PROVIDED TEXT: Begin

Guitarist Alex Skolnick has made a few posts regarding the Paris terror attacks via his official Facebook page. Today he has reacted to a lot of comments he has seen on social media, which you can read below.
“Morning coffee at Le Louvre Museum, Paris (feeling very French), a couple years ago.
Pardon the lack of updates. In addition to limited wifi while traveling, it just hasn’t felt right to get back to normal, posting day to day stuff with the proverbial “400 pound gorilla” in the room. A few more thoughts to share and hopefully this will be my last post on this for a while….
First, on the image shared in the previous post: I personally feel the drawing expresses gratitude for the prayers but also offers fresh perspective from someone directly affected by the events (a Charlie Hebdo cartoonist), and is done in a creative and particularly Parisian spirit. Though I’m less and less a fan of certain aspects of organized religion, it wasn’t my intention to disrespect those offering #PrayersForParis, and I know some of you (including some loyal supports I hate to offend) have felt that way. So no offense meant and let’s agree to respectfully disagree?

PROVIDED TEXT: End
SOURCE DATA: Begin

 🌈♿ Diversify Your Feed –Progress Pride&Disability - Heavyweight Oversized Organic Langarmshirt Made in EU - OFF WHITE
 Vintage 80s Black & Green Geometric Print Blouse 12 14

SOURCE DATA: End

*TASK LIST*:
**1.** In the Alex Skolnick text, who drew the image he shared in his previous post?
**2.** Carry on the text about Alex Skolnick's reaction to the Paris attacks from the point where it stops.
The data comes from a separate source, not from the text about Alex Skolnick.

*EXPECTED OUTPUTS*:
**1.** A Charlie Hebdo cartoonist drew it.

**2.**
Next, “Grief Shaming.” By now, most of us have seen these memes accusing Paris supporters of selective mourning (“What about Lebanon?” “What about (insert tragedy here)”. The insinuation is that the outpouring of attention to Paris is that the victims are Western/white and none of us would care otherwise. This depiction seems at best unfair and at worst, insulting. First, it should go without saying that lives in Lebanon (which also has a large Christian population) and elsewhere, including high conflict regions where sadly such events occur often, are of course no less valuable than anywhere else, including Paris (where the victims of the recent attack included non-whites and Arabic names). But you cannot fault people for being more affected by tragic events in a place that they are more personally connected to like Paris, where so many of us have visited often and in many cases, lived and worked.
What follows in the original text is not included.